- _WORK TASK A_
From the forum thread, list the activities TheCuriousWife says her husband and his friends do together.
- _WORK TASK B_
Reproduce the passage of the forum thread starting with "At least he" and going on through "little lonely sometimes.".

- _TEXT EXCERPT_
It's okay to be his best friend but not his only friend. Being a social guy I'm sure he wants a companion, not a housemaid. I am serious he will not become less social as time goes on. If you can't or won't keep up this wont end well.


----------



## highwood (Jan 12, 2012)

TheCuriousWife said:


> I'm the same. I love talking! As you can tell by my post. I can talk up a storm. But I like one on one. Now that my life long friends have moved away, I have no real desire to pursue close friendship with any of the other girl acquaintances. I've known them all for years and years. If we were to be friends, I feel like it would have happened by now.
> 
> One of my friends is coming to visit at the end of the month. Praise the Lord. So maybe that will cheer me up.
> 
> ...


Yes, you sound alot like me...I enjoy hiking but no one else I know other than my sister likes to do that. I would rather do that with someone than sit on my ass drinking coffee. One of my son's friends we talk up a storm at the gym I think one day when I see her again I will suggest she come for coffee one afternoon. Sometimes I think is it because I talk and chat at work so then I just don't feel like doing it again.

I think in your case sounds like huge differences in personality...that might cause problems down the road..my H is not that excessive in going out as yours is. Sounds like you are more of a homebody and he is mr. sociability. He is almost too much social from what you said and honestly that would bother me too..especially the late nights.


----------



## highwood (Jan 12, 2012)

I dont like the NYE thing about dropping you off and going back...that would tick me off.


----------



## TheCuriousWife (Jan 28, 2013)

At least he isn't out drinking or hard partying I guess. 

They go fishing, or play video games or sports. 

I just wish I could be included. But it's guys only events most of the time. 

I'm hoping our personality differences can work out. I imagine it will be just me staying home alone a lot and being bored, and being upset but keeping it to myself if I want to keep the peace. 

I wish I could learn to be more outgoing and "fun." But honestly it would be changing who I am. 

He says he likes me as me. But it's hard not to feel a little lonely sometimes.


----------



## TheCuriousWife (Jan 28, 2013)

He drops me off quite a bit. And I always get upset, but I don't make a big scene.

- _PROVIDED MATERIAL_
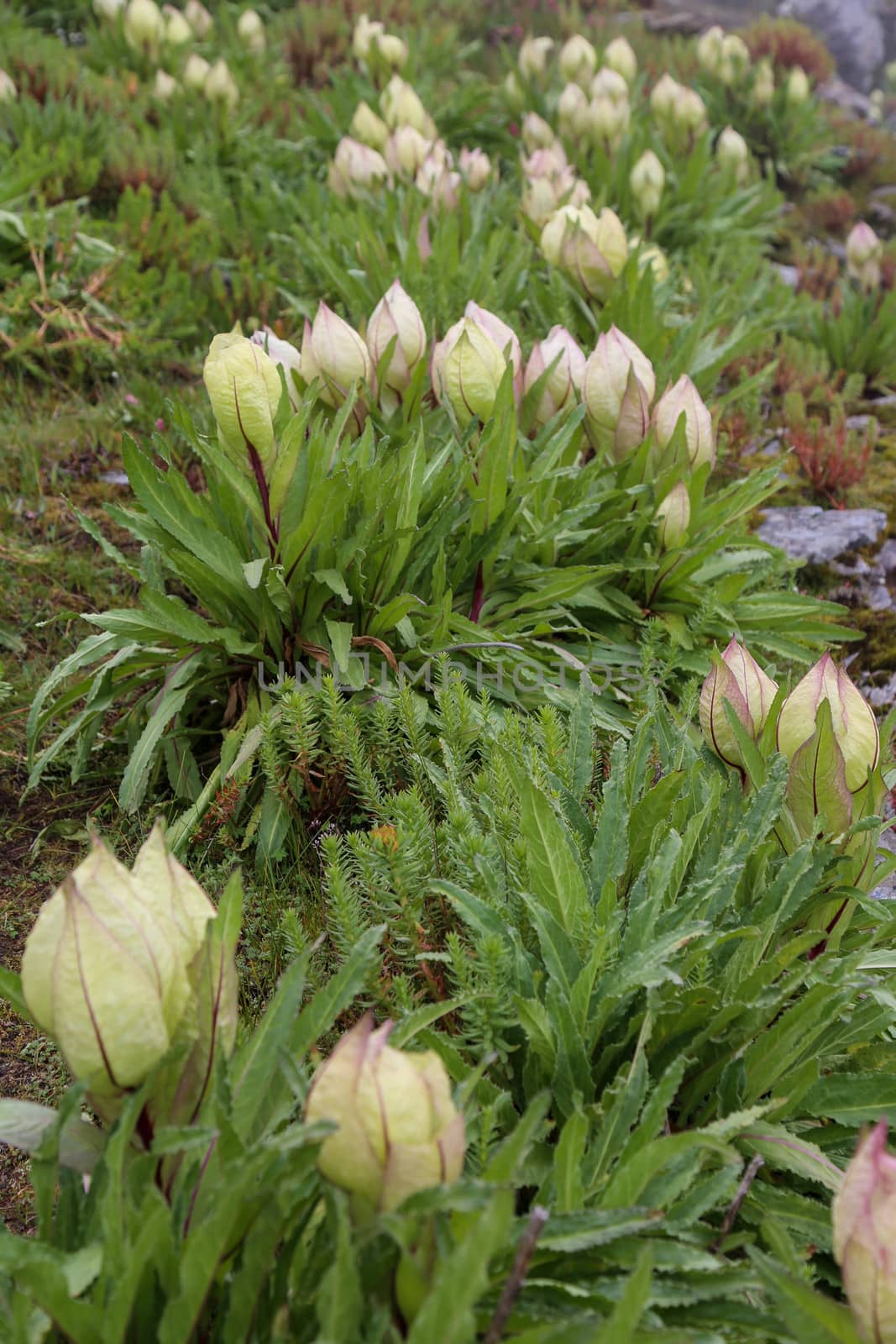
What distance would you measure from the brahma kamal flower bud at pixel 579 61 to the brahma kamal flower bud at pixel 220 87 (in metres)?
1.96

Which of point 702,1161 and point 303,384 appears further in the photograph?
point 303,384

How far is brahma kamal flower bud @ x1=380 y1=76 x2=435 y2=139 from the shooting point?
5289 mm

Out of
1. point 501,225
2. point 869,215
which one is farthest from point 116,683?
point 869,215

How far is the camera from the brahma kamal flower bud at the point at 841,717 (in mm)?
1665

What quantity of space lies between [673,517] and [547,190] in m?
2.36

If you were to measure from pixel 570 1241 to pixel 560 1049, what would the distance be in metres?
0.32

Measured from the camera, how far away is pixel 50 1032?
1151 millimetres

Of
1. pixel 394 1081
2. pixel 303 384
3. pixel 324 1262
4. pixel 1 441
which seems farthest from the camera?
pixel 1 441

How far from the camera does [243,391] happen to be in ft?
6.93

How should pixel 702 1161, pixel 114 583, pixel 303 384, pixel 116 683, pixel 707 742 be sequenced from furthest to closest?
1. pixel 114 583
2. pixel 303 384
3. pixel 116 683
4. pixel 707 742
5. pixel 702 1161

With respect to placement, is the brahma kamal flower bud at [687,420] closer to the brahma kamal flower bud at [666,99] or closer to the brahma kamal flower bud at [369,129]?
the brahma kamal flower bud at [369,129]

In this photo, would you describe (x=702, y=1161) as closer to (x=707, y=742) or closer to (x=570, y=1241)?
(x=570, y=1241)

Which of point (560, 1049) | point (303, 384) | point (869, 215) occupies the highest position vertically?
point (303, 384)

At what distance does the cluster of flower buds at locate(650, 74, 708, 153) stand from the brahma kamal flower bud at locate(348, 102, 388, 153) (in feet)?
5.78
==
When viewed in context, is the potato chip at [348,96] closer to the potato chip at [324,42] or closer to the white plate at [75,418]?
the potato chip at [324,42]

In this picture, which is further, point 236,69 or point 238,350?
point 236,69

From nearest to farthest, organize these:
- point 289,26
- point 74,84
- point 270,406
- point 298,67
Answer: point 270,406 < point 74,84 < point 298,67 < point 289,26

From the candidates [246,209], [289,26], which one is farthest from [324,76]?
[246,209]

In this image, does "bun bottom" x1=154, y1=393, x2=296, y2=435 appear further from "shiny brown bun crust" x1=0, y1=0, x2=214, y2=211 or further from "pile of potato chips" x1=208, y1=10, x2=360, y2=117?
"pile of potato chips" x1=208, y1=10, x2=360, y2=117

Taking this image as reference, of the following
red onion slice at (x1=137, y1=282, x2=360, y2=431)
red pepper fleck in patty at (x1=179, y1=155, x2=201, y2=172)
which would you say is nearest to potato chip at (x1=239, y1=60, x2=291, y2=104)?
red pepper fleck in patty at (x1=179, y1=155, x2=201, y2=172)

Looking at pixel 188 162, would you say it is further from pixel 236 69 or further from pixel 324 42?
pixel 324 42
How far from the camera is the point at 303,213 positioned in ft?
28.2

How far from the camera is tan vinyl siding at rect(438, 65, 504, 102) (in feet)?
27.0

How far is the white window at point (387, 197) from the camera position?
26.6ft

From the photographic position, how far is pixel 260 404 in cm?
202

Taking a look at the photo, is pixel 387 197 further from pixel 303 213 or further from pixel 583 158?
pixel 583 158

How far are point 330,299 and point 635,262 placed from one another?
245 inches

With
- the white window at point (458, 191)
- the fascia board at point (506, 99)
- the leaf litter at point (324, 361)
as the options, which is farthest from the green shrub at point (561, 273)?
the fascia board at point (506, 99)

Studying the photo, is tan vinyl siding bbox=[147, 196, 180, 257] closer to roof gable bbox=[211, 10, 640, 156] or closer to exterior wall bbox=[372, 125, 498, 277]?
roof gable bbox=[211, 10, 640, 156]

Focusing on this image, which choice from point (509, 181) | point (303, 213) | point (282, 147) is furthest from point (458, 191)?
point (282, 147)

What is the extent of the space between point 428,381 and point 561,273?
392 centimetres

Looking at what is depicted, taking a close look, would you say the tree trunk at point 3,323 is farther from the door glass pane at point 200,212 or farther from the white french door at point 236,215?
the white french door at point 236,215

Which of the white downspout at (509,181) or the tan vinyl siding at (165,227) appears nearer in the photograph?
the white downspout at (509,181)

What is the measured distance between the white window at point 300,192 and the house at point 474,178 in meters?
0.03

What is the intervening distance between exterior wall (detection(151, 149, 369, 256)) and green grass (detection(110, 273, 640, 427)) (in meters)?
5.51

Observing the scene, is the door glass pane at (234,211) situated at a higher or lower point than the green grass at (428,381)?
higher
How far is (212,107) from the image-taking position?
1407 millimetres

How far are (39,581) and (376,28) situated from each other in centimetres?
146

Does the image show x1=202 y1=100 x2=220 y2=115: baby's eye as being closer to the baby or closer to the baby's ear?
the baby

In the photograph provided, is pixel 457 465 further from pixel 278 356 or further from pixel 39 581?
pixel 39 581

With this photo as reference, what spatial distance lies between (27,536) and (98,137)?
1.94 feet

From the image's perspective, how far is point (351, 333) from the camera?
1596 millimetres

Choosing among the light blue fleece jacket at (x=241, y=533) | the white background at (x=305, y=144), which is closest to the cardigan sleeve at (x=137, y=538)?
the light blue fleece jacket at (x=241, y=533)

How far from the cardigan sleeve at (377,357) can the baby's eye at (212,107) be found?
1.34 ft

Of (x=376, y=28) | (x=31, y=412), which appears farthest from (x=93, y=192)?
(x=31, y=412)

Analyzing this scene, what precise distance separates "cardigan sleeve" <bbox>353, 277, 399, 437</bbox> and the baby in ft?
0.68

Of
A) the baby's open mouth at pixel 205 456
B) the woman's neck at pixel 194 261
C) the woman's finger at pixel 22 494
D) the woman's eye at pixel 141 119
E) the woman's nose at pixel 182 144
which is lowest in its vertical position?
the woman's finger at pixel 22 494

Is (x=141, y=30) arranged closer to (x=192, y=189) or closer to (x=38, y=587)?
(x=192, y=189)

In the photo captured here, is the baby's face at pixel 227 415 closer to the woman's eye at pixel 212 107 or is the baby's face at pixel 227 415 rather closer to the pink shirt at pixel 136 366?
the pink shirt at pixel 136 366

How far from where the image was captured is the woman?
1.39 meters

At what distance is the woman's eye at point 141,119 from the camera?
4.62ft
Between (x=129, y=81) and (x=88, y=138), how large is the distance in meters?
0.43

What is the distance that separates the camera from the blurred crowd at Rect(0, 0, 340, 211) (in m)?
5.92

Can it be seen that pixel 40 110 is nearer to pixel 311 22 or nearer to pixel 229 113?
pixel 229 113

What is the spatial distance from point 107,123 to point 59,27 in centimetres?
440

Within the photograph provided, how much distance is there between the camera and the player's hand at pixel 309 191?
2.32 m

- _YOUR SOLUTION A_
- Fishing
- Playing video games
- Playing sports

- _YOUR SOLUTION B_
At least he isn't out drinking or hard partying I guess. 

They go fishing, or play video games or sports. 

I just wish I could be included. But it's guys only events most of the time. 

I'm hoping our personality differences can work out. I imagine it will be just me staying home alone a lot and being bored, and being upset but keeping it to myself if I want to keep the peace. 

I wish I could learn to be more outgoing and "fun." But honestly it would be changing who I am. 

He says he likes me as me. But it's hard not to feel a little lonely sometimes.